SHOWBIZ is one area never short of intriguing debates and comparisons.
Such tension-filled comparisons often trigger both fun and fury, if not properly handled.
In extreme cases, such debates have fuelled factional fights on social media, as well as physical confrontations, among fans.
Loyalty is the cause of these debates as fans demand bragging rights.
The same debates are sparked by stars who want the “man/woman-of-the-moment” tag.
In music, unquestionably the most followed art genre in Zimbabwe, comparisons have always been there on who rules the roost.
This happens when two superstars or more trade lyrical shots in the form of “disses”, which divide opinion.
Who still remembers the Oliver Mtukudzi-Thomas Mapfumo comparisons?
The “sungura” war, which pitted the late Tongai Moyo and living legend Alick Macheso?
In recent years, the Stunner-Mudiwa debate dominated the Zim Hip Hop landscape.
At the height of Zimdancehall, the Seh Calaz-Soul Jah Love comparison made headlines.
Across the Limpopo, we had the Peter Teanet and Penny Penny comparison, which is believed to have claimed lives. Back home, the hot Jah Prayzah-Winky D debate is raging.
It was reignited over the weekend at the Redefined Show held at the Harare International Conference (HICC).
The pair has sent social media into overdrive as fans are still debating about who nailed it.
Winky D, who has never disappointed at HICC, easily won the debate.
However, Jah Prayzah’s die-hard fans are still fighting in his corner.
Some music promoters and arts critics said the debate was unnecessary as unity was needed.
Neutrals concurred the debate and comparisons were necessary and part of showbiz. These debates have always made the showbiz landscape enjoyable.
However, these comparisons have the potential to turn bloody.
The showbiz sector gets interesting when refreshing comparisons are taking place.
They are healthy for the success of the artists to remain on top of the game.
Without comparisons, our artists’ creative edge is as good as dead.
Artists need these comparisons to ensure they don’t sit on their laurels.
This could be the reason why some international stars have remained in the limelight for years.
Back home, Macheso, who used to be compared to Dhewa, would not sleep on duty. It can be debated that Macheso’s lyrical depth dwindled with the passing on of Dhewa, who used to push him to go the extra mile.
Comparisons and competition have made the showbiz landscape viable.
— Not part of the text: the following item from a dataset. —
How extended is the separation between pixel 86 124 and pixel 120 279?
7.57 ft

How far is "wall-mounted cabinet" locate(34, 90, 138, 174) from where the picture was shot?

And, those who are fuelling these comparisons, remain key stakeholders in showbiz where brand visibility is very important.
Relevance is needed in this sector where pretenders have either fallen by the way side or are reeling in the showbiz cemetery.
Why should artistes not be compared when we can compare football clubs and football players that this one is better than the other?
Why should we not compare them when the awards ceremonies are about comparison and an artiste, like Nutty O, was dubbed the best last year?
As long as people don’t get personal, it’s a healthy debate and the artists themselves know that.